Before he ever strapped into a Soyuz, Anil Menon spent years keeping other people alive in orbit. He worked as an emergency room physician, then as a NASA expedition flight surgeon supporting crews on the International Space Station. On July 14, the Minneapolis-born U.S. Space Force colonel will trade his support role for a seat of his own, launching from the Baikonur Cosmodrome in Kazakhstan aboard a Russian Soyuz MS-29 spacecraft with two Roscosmos crewmates.
His crew, cosmonauts Pyotr Dubrov and Anna Kikina, will join the rotating crew of the International Space Station for Expeditions 74 and 75, spending roughly eight months in orbit and returning in the spring of 2027, according to NASA's prelaunch announcement. For Menon, the mission is also a first spaceflight, more than four years after his selection in NASA's 2021 astronaut class.
The path to that seat is unusual. Menon is a practicing emergency medicine physician, a mechanical engineer, and a colonel in the U.S. Space Force. He also spent several years as a NASA expedition flight surgeon, supporting station crews on the ground. He returned to NASA as an astronaut select in 2021.
His research role on the station leans on that same medical background. According to NASA, Menon and his crewmates will work on investigations of how veins, blood flow, and blood composition change in long-duration microgravity, and on a study testing whether the station's potable water supply can be processed on orbit into intravenous fluids usable in a medical emergency.
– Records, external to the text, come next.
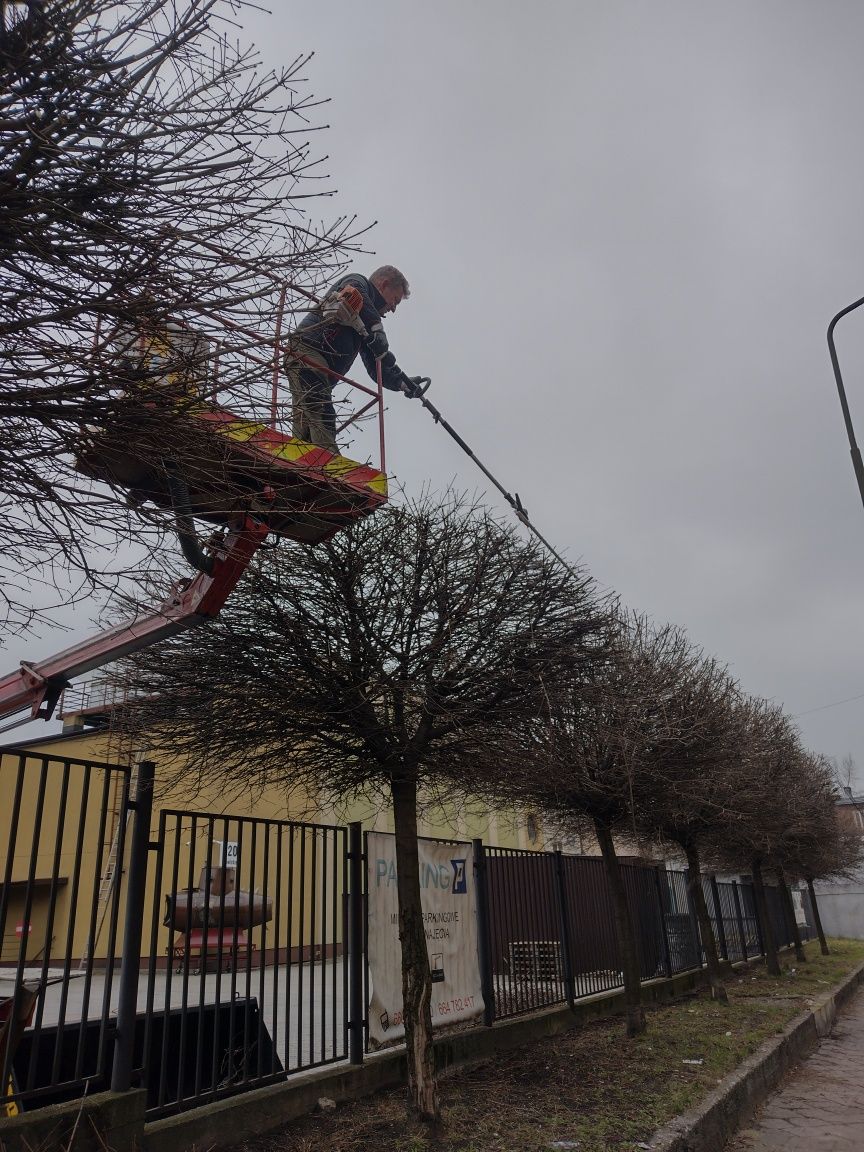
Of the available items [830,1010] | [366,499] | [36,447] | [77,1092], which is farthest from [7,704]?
[830,1010]

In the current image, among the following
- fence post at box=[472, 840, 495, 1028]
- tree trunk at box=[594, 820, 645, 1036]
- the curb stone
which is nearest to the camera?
the curb stone

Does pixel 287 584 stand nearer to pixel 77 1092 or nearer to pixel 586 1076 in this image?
pixel 77 1092

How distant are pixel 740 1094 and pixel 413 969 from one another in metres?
3.50

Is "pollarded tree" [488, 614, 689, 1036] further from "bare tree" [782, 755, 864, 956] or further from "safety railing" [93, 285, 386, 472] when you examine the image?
"bare tree" [782, 755, 864, 956]

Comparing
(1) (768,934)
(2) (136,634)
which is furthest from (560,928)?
(1) (768,934)

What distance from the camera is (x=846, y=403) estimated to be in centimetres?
1188

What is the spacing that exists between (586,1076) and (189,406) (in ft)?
23.7

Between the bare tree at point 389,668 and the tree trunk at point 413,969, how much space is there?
11 mm

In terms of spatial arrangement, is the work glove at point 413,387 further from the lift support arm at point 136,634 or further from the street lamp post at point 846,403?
the street lamp post at point 846,403

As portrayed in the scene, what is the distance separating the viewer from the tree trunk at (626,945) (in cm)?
969

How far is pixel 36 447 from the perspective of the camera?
3.29m

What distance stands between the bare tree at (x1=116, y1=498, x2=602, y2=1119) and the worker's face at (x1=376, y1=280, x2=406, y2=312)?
2153mm

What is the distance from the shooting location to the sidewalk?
6.74 meters

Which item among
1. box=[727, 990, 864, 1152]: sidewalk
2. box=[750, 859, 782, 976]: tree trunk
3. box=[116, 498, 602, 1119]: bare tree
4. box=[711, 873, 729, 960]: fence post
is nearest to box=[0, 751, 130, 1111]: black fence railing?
box=[116, 498, 602, 1119]: bare tree
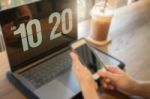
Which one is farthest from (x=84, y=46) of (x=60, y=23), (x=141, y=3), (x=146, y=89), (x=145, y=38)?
(x=141, y=3)

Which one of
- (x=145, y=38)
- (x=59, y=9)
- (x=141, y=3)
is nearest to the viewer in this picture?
(x=59, y=9)

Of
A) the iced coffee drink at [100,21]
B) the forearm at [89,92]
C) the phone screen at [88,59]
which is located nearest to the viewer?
the forearm at [89,92]

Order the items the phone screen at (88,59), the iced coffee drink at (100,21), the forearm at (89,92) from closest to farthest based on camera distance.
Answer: the forearm at (89,92)
the phone screen at (88,59)
the iced coffee drink at (100,21)

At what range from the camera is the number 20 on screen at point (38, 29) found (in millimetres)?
744

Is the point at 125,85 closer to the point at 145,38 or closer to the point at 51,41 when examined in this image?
the point at 51,41

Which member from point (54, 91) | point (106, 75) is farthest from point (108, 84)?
point (54, 91)

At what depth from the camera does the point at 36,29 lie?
788mm

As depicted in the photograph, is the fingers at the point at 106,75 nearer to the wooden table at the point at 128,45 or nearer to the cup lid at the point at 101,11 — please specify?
the wooden table at the point at 128,45

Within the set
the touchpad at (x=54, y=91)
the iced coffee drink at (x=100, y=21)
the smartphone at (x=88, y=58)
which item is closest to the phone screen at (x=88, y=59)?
the smartphone at (x=88, y=58)

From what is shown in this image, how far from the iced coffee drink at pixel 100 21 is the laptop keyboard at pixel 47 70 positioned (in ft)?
0.68

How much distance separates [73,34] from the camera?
0.95 metres

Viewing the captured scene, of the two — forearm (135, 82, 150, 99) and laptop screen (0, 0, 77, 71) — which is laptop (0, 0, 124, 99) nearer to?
laptop screen (0, 0, 77, 71)

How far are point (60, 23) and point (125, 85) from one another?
0.37 metres

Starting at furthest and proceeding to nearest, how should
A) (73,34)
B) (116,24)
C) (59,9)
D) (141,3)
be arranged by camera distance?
1. (141,3)
2. (116,24)
3. (73,34)
4. (59,9)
The work targets a recurring problem in deep-space planning: how to keep a crew medically self-sufficient when resupply is months away and evacuation is not an option.
Menon's seat, paired with the two Roscosmos cosmonauts Dubrov and Kikina, continues a years-long practice of U.S. astronauts riding Soyuz to keep the station continuously staffed.
Reporters can question Menon directly in a series of prelaunch virtual interviews NASA will stream live from the Gagarin Cosmonaut Training Center in Star City, Russia, starting at 9 a.m. Eastern on Monday, June 22, 2026, with the conversation carried on NASA's YouTube channel. News organizations must request access by 5 p.m. Eastern on Wednesday, June 17, 2026, via jsccommu@mail.nasa.gov.
What the interview is most likely to surface is not a standard "how did it feel" answer, but a working answer to a more operational question: what does a flight surgeon who has run medical support for crews on the ground actually plan to do differently when the patient is the entire station, and he is one of them.